All new Registrations are manually reviewed and approved, so a short delay after registration may occur before your account becomes active.
unexplained high load on openvz hostnode
hi lowendtalk,
I have an issue with one of my openvz hostnodes. I figured someone here could help me out as I've been scratching my head over this.
the dedicated server has got 2 drives in SW RAID1 (mdadm) and atop is reporting them as constantly busy causing load averages of 20-30 sometimes (fluctuates).

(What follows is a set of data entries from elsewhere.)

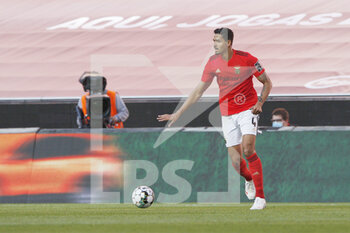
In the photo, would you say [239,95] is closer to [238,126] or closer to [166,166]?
[238,126]

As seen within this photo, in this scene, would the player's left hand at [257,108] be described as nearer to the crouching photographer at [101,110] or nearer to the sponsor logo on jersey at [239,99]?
the sponsor logo on jersey at [239,99]

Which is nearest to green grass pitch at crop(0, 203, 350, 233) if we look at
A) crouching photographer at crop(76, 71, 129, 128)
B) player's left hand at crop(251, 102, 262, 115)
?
player's left hand at crop(251, 102, 262, 115)

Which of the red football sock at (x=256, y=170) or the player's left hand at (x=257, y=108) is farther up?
the player's left hand at (x=257, y=108)

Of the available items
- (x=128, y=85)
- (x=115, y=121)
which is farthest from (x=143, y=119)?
(x=115, y=121)

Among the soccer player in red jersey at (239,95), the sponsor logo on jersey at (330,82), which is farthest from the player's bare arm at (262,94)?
the sponsor logo on jersey at (330,82)

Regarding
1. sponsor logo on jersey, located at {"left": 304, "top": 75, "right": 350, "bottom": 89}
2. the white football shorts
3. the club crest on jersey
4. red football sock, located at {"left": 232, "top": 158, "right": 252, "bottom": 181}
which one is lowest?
red football sock, located at {"left": 232, "top": 158, "right": 252, "bottom": 181}

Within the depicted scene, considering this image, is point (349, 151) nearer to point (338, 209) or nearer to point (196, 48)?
point (338, 209)

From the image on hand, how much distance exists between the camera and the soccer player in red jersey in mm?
9805

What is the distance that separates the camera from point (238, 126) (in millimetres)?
10125

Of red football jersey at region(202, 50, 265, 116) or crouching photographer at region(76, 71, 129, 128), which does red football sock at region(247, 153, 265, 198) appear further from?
crouching photographer at region(76, 71, 129, 128)

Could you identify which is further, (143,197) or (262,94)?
(143,197)

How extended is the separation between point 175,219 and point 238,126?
2191mm

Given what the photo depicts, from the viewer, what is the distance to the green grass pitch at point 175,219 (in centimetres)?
733

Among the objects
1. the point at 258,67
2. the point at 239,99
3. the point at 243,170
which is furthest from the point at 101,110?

There is no high r/w while this is happening which is why I'm confused. smartctl reports the disks as PASSED.
load average: 32.37, 21.31, 14.76
There is a raid check going on but this also happens when there are no checks:
Personalities : [raid1]
md0 : active raid1 sdb1[2] sda1[3]
511936 blocks super 1.0 [2/2] [UU]
md2 : active raid1 sdb3[2] sda3[3]
1944481792 blocks super 1.1 [2/2] [UU]
[========>............] check = 44.8% (872383040/1944481792) finish=26473.8min speed=674K/sec
bitmap: 9/15 pages [36KB], 65536KB chunk
md1 : active raid1 sdb2[2] sda2[3]
8380416 blocks super 1.1 [2/2] [UU]
dd if=/dev/zero of=test bs=64k count=16k conv=fdatasync; unlink test
16384+0 records in
16384+0 records out
1073741824 bytes (1.1 GB) copied, 47.2936 s, 22.7 MB/s
DSK | sdb | busy 97% | read 738 | write 996 | avio 5.49 ms |
DSK | sda | busy 95% | read 717 | write 1007 | avio 5.41 ms |
/dev/sda:
Timing buffered disk reads: 60 MB in 3.18 seconds = 18.89 MB/sec
/dev/sdb:
Timing buffered disk reads: 52 MB in 3.14 seconds = 16.56 MB/sec
The drives are 2TB western digital RE4s.
iotop:
Total DISK READ: 0.00 B/s | Total DISK WRITE: 1048.89 K/s
TID PRIO USER DISK READ DISK WRITE SWAPIN IO> COMMAND
341821 idle root 0.00 B 64.00 K 0.00 % 44.91 % [jbd2/ploop23591]
1004348 be/3 root 0.00 B 44.00 K 0.00 % 31.19 % [jbd2/p~op29098]
5229 idle root 0.00 B 44.00 K 0.00 % 20.07 % [jbd2/ploop31426]
5194 idle root 0.00 B 8.00 K 0.00 % 15.73 % [jbd2/ploop13867]
972 be/3 root 0.00 B 116.00 K 0.00 % 15.48 % [jbd2/md2-8]
2292 be/3 root 0.00 B 68.00 K 0.00 % 7.82 % auditd
543312 be/3 root 0.00 B 44.00 K 0.00 % 7.54 % [jbd2/ploop47686]
13863 be/3 root 0.00 B 4.00 K 0.00 % 6.52 % [jbd2/ploop52010]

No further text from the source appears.